Check the certificate for:

  • Subject name - Who the certificate was issued to
  • Issuer - What CA issued the certificate
  • Validity period - When the certificate is/was valid
  • Usage - What the certificate can be used for

Trust Chain

Verify the certificate chain:

  • Root CA should be trusted
  • Intermediate certificates should be valid
  • No revoked certificates in chain

Digital Signatures vs.

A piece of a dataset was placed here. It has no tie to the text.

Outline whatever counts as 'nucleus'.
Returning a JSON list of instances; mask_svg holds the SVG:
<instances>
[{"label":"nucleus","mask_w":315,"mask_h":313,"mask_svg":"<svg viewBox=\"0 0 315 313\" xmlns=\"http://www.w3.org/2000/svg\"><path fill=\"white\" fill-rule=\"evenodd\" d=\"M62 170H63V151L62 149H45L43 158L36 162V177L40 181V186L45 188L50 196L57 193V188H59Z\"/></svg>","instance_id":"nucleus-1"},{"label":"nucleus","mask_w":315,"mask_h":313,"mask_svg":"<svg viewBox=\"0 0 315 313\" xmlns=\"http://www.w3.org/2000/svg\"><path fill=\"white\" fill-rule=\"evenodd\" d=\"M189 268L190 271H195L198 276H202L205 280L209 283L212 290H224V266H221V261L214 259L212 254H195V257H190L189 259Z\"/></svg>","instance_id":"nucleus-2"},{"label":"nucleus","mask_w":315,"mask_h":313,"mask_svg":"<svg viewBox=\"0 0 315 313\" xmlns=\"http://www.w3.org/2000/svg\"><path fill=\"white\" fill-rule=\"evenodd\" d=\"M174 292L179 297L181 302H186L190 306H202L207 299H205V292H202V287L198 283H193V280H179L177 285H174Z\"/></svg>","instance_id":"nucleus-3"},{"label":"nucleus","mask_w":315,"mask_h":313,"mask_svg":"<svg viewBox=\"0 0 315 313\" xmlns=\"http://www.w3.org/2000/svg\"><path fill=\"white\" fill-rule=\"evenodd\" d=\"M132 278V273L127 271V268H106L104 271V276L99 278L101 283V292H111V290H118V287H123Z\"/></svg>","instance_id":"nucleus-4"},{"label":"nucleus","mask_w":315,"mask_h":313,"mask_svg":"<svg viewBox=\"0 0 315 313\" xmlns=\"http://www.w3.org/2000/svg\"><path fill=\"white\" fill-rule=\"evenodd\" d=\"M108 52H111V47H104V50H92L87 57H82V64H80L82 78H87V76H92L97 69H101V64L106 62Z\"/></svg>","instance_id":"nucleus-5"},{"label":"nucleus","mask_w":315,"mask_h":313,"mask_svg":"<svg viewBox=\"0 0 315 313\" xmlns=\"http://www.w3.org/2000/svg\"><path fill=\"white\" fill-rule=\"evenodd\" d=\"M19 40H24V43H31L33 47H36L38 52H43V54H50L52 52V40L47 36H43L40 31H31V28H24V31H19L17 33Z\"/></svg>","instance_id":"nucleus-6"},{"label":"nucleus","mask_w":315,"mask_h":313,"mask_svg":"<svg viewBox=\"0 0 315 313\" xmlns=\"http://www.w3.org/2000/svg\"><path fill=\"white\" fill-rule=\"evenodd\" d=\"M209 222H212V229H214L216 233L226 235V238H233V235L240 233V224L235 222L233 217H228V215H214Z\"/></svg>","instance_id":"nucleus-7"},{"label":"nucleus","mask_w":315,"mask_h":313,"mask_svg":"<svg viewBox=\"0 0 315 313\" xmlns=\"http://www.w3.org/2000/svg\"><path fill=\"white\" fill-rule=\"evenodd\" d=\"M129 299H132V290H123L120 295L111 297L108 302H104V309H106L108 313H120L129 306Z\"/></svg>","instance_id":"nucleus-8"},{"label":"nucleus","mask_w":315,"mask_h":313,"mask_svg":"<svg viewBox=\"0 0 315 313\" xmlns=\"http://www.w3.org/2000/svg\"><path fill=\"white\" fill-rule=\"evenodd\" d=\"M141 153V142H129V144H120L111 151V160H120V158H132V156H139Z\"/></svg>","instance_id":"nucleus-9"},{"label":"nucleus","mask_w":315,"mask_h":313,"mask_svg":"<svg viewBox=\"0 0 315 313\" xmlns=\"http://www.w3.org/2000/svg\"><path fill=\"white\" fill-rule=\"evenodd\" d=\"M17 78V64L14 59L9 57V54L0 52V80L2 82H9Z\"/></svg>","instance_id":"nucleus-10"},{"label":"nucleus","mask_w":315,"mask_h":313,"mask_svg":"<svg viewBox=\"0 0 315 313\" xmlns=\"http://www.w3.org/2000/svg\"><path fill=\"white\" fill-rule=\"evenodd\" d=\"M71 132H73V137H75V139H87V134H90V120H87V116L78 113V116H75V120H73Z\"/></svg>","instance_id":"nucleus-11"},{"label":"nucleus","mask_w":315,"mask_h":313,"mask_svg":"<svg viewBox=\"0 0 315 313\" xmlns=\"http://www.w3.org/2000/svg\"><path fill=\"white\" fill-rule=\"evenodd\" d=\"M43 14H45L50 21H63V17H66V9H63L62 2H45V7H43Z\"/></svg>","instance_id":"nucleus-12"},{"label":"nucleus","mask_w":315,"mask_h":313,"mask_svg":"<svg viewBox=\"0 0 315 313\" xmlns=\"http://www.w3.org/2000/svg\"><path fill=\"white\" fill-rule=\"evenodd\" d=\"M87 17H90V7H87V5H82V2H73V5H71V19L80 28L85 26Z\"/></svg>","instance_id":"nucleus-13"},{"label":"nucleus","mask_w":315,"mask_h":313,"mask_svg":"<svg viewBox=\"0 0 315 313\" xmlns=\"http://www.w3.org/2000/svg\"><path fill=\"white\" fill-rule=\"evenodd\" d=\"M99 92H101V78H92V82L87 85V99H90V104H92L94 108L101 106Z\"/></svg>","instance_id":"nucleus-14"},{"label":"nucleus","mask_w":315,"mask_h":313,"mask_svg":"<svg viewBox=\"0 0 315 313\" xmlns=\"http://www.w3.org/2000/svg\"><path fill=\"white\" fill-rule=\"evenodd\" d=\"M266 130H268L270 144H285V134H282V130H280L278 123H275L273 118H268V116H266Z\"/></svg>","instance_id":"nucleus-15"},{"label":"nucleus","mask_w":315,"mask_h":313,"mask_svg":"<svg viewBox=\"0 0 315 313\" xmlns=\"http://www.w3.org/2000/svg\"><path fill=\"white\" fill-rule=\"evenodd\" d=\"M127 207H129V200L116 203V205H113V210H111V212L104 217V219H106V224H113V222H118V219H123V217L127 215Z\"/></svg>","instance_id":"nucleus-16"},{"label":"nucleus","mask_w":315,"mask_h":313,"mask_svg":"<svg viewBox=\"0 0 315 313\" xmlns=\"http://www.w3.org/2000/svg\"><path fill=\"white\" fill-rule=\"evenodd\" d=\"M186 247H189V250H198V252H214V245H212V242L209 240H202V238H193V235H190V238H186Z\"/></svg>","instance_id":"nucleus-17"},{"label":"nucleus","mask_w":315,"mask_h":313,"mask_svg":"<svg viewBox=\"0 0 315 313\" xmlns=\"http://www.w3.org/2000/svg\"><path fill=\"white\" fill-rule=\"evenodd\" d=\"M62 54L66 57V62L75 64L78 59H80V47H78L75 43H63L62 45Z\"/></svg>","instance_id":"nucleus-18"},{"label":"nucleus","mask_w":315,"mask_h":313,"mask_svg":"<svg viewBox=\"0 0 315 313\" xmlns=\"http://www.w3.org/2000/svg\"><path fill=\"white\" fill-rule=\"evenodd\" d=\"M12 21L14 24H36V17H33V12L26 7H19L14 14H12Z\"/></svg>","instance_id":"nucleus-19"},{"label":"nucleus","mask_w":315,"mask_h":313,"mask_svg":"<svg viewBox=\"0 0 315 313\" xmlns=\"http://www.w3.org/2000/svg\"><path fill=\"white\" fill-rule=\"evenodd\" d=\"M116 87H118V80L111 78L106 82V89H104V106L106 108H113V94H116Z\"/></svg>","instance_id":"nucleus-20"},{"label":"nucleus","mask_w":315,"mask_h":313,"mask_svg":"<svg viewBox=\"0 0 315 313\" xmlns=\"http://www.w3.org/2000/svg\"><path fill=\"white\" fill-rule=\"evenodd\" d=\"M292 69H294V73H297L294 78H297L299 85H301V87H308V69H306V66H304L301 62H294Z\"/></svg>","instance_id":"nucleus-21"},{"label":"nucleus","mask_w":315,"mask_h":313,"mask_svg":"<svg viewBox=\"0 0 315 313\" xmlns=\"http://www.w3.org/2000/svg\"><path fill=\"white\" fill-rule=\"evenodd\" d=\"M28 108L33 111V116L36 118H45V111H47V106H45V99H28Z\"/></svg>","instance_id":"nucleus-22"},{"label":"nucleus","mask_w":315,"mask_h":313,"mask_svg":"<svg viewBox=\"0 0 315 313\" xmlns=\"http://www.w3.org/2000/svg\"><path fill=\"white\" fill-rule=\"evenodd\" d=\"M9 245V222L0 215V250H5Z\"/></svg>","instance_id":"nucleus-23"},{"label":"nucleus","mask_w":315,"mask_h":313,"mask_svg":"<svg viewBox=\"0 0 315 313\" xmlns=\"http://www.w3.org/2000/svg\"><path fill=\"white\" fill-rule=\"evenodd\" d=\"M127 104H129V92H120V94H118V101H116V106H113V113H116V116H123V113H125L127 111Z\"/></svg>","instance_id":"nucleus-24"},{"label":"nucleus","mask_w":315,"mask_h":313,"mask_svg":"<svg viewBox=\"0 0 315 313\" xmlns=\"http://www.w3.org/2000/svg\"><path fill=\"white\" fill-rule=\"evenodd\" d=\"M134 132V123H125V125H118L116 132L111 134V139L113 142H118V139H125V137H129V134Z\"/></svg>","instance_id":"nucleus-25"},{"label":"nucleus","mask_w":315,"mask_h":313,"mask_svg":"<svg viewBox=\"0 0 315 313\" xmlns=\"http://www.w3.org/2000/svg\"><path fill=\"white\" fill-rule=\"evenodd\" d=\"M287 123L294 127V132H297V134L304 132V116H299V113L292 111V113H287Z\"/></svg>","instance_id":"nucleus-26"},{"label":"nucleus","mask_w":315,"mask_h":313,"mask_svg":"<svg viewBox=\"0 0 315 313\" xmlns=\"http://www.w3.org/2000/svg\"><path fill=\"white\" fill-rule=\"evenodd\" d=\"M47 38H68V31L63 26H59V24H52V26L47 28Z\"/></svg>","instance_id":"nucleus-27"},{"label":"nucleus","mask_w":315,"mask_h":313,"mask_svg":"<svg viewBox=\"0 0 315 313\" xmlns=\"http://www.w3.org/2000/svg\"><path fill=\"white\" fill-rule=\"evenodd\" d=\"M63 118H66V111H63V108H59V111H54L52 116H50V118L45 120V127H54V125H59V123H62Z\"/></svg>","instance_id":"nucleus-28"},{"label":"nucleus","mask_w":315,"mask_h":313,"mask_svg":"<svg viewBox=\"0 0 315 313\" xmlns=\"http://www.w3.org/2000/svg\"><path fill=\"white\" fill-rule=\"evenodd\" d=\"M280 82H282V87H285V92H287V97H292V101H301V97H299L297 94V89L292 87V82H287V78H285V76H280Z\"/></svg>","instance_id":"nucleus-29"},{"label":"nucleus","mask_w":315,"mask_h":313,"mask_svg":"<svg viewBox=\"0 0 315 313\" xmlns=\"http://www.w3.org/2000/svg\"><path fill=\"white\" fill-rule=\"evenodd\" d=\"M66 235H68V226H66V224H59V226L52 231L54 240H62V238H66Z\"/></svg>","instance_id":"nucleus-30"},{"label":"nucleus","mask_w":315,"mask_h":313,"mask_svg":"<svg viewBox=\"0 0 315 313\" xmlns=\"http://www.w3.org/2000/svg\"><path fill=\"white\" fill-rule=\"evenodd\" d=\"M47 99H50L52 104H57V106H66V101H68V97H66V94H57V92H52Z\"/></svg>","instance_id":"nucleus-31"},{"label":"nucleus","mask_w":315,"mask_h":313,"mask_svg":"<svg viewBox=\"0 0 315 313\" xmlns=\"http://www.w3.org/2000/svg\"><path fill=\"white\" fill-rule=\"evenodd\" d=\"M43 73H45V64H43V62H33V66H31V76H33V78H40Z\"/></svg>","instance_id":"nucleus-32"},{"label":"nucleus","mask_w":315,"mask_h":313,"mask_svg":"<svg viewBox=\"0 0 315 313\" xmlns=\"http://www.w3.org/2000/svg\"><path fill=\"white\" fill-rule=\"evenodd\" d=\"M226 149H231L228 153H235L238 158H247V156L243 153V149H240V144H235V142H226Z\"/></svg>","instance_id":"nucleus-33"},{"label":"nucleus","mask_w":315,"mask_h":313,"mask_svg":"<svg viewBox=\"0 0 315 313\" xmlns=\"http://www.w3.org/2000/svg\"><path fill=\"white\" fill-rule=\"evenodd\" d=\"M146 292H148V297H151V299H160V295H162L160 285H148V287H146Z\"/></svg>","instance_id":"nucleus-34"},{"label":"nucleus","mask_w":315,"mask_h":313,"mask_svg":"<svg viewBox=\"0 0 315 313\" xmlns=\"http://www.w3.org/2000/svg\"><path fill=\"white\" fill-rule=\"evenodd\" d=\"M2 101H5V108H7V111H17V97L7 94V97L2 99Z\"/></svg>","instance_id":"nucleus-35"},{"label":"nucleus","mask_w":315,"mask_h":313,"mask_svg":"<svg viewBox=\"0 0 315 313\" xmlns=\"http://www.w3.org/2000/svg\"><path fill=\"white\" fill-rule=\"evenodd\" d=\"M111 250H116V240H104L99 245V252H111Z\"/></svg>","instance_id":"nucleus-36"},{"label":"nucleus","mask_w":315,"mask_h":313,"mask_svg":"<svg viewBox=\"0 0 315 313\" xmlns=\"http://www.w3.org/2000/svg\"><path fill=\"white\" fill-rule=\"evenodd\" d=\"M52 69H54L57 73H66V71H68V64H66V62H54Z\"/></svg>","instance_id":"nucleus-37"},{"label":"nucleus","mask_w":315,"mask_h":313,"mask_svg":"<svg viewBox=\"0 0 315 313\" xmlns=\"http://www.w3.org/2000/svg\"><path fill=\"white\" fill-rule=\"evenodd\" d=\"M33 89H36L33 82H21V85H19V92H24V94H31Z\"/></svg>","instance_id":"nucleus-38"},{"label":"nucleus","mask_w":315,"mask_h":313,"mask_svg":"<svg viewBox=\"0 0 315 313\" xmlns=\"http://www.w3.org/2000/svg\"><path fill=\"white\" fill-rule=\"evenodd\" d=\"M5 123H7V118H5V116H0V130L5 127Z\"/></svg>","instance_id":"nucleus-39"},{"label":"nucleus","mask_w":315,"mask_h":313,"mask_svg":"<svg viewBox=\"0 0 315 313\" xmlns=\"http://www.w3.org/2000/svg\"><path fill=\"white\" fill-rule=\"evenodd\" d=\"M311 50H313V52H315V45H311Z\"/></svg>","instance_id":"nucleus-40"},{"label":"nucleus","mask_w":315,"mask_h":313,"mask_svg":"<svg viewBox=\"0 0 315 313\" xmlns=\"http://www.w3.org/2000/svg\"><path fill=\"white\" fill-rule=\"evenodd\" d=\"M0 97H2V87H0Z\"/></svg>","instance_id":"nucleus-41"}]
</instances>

Electronic Signatures

AspectDigital SignatureElectronic Signature
TechnologyCryptographicVarious
Tamper evidenceYesNo
Identity verificationCertificate-basedVaries
Legal standingStrongVaries by jurisdiction
Modification detectionAutomaticNone

Best Practices

When Receiving Signed Documents

  1. Check signature status - Don't just assume it's valid
  2. Verify signer identity - Is this who should have signed?
  3. Review certificate details - Is the certificate appropriate?
  4. Check timestamp - When was it signed?
  5. Save the original - Don't modify signed documents

When Signing Documents

  1. Use trusted certificates - From recognized CAs
  2. Include timestamps - Proves signing time
  3. Set appropriate permissions - What changes should be allowed?
  4. Verify before sending - Check the signature is valid

For Organizations

  1. Establish signing policies - Who can sign what
  2. Manage certificates properly - Secure storage, timely renewal
  3. Train staff - How to verify and create signatures
  4. Archive signed documents - Maintain original signed copies

Signature Verification Checklist

  • Signature shows "Valid" status
  • Signer identity matches expectations
  • Certificate is from trusted CA
  • Certificate is not expired or revoked
  • Timestamp is present (for important documents)
  • No warnings about modifications

Conclusion

PDF digital signatures provide valuable authenticity assurance, but only if properly verified:

  1. Check status - Valid, Invalid, or Unknown
  2. Verify identity - Is the signer who they should be?
  3. Understand limitations - What breaks signatures
  4. Preserve integrity - Don't modify signed documents

Digital signatures are powerful but require proper understanding to use effectively.


Note: CleanPDF's sanitization tools modify PDFs, which will invalidate digital signatures. This is by design—sanitization and signed documents serve different purposes. Always sanitize BEFORE signing, or create separate versions for sharing.